**Your tasks**
1 – In the Agnes Guppy-Volckman article, in what year did she become the wife of Samuel Guppy?
2 – Extend the Agnes Guppy-Volckman article by picking up right after its final sentence.

**Document text**
begin

Agnes Guppy-Volckman (1838–1917) was a British spiritualist medium.

Career

She was born Agnes Elisabeth White in Horncastle, Lincolnshire  not  in Regent's Park, London. She was known as Miss Agnes Nicholl, from an association with William Grinsell Nicholl. She became the wife of the spiritualist Samuel Guppy in 1867. After the death of Guppy in 1875, she married William Volckman.

Guppy-Volckman was discovered by Alfred Russel Wallace in 1866 and managed to dupe him into believing she could communicate with spirits. Volckman was associated with the fraudulent spirit photographer Frederick Hudson. She was known for producing apports and materializations. Researcher Ronald Pearsall described the fraudulent techniques that Guppy-Volckman used in her séances.

John Grant has written that she "was a clever charlatan; her stunts bear all the hallmarks of extravagant stage conjuring tricks."

Molly Whittington-Egan has written a biography of Guppy-Volckman.

Family 
In the 1861 census she was living at 57 Teddington Low Road, Hampton Wick, with William Grinsell Nicholl. He was described as married, a sculptor aged 64, she as  Elizabeth White aged 23 and married was Nicholl's daughter.

On 19 October 1865 she underwent an adult baptism at St Giles in the Fields church, Holborn, giving her first names as Elizabeth Clara White and surname as Nicholl and claiming William Grinsell Nicholl and his wife Emma as her parents. She gave her (correct) date of birth as 22 October 1838, and her address as 29 Great Norfolk Street (near the British Museum).

end

**Data excerpt**
begin

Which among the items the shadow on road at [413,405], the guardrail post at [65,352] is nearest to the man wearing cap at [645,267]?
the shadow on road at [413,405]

end

**Responses by task**
1 – 1867

2 –
On December 10, 1867, she married Samuel Guppy at St Luke's church, Chelsea giving her name as Elizabeth White, a spinster, and her father as Charles Taylor White, deceased.

On 1 December 1871 she witnessed the will of William Grinsell Nicholl seven days before his death and while he was still living with his wife of 50 years.

Alleged levitation

On 3 June 1871 it was alleged that Volckman had levitated out of her own house in Highbury three miles away to a séance room table in Lamb's Conduit Street. Although this incident was considered genuine by spiritualists such as Arthur Conan Doyle and A. Campbell Holms, it was dismissed by sceptics as a hoax.

References

Further reading
Anonymous. (1875). Spiritualism Exposed, or Lighting up a Dark Seance. Birmingham.
Molly Whittington-Egan. (2015). Mrs Guppy Takes A Flight: A Scandal of Victorian Spiritualism. Neil Wilson Publishing.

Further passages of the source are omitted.